Questions about scene geometry:
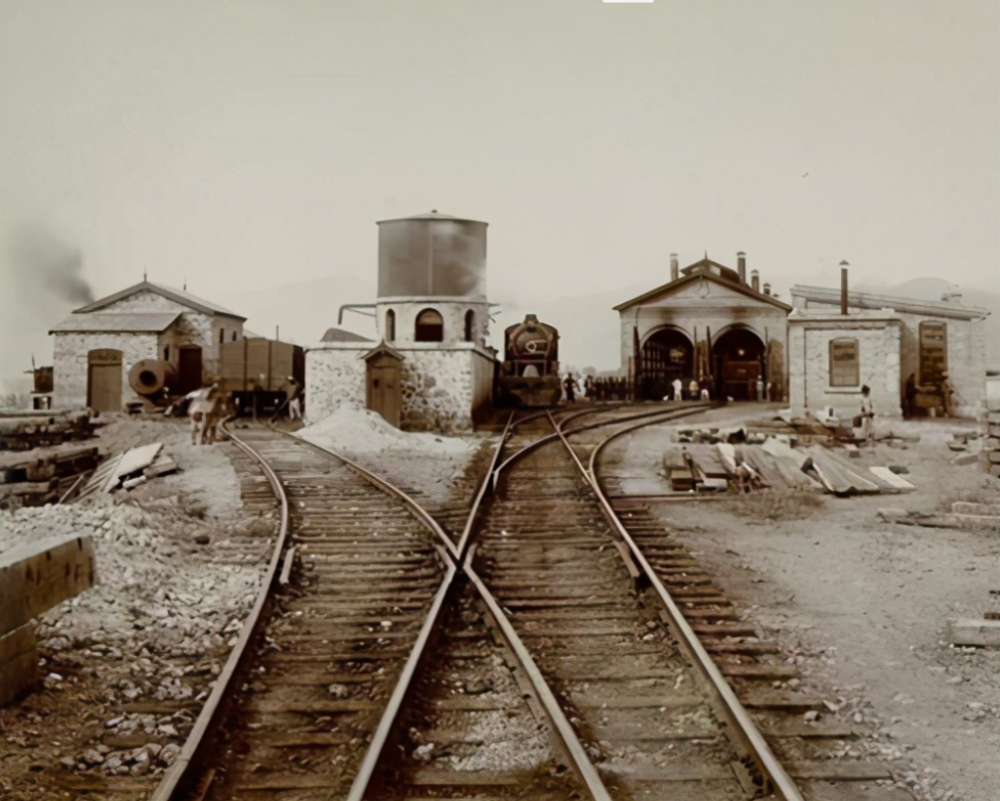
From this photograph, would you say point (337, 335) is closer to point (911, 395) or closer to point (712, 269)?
point (712, 269)

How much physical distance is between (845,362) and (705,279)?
1404 millimetres

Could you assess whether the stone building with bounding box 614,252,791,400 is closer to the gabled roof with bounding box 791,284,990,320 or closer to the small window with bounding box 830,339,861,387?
the gabled roof with bounding box 791,284,990,320

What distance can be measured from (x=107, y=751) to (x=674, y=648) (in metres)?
2.20

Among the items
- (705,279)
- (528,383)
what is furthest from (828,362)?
(528,383)

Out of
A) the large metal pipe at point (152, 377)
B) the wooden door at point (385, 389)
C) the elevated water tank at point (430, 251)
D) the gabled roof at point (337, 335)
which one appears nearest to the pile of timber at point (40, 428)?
the large metal pipe at point (152, 377)

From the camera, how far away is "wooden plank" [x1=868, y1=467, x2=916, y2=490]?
4059 millimetres

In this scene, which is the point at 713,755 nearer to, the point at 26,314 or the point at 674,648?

Problem details:
Please set down every line of the records above word for word, leaving out the pictures.

Written response:
From this photograph, would you say point (337, 335) is closer to point (911, 395) or closer to point (712, 269)?
point (712, 269)

How much physical distance is between (845,362) and (705,279)?
1404 millimetres

Could you assess whether the stone building with bounding box 614,252,791,400 is closer to the gabled roof with bounding box 791,284,990,320 or closer to the small window with bounding box 830,339,861,387?
the gabled roof with bounding box 791,284,990,320

What distance can be measured from (x=107, y=751) to (x=674, y=648) (in metres)?
2.20

Among the items
- (705,279)
- (528,383)
what is furthest from (828,362)?
(528,383)

Out of
A) the large metal pipe at point (152, 377)
B) the wooden door at point (385, 389)
C) the elevated water tank at point (430, 251)
D) the gabled roof at point (337, 335)
which one appears nearest to the pile of timber at point (40, 428)?
the large metal pipe at point (152, 377)

From the camera, how far away is "wooden plank" [x1=868, y1=467, x2=916, y2=490]?
4059 millimetres

In this scene, which is the point at 713,755 nearer to, the point at 26,314 or the point at 674,648?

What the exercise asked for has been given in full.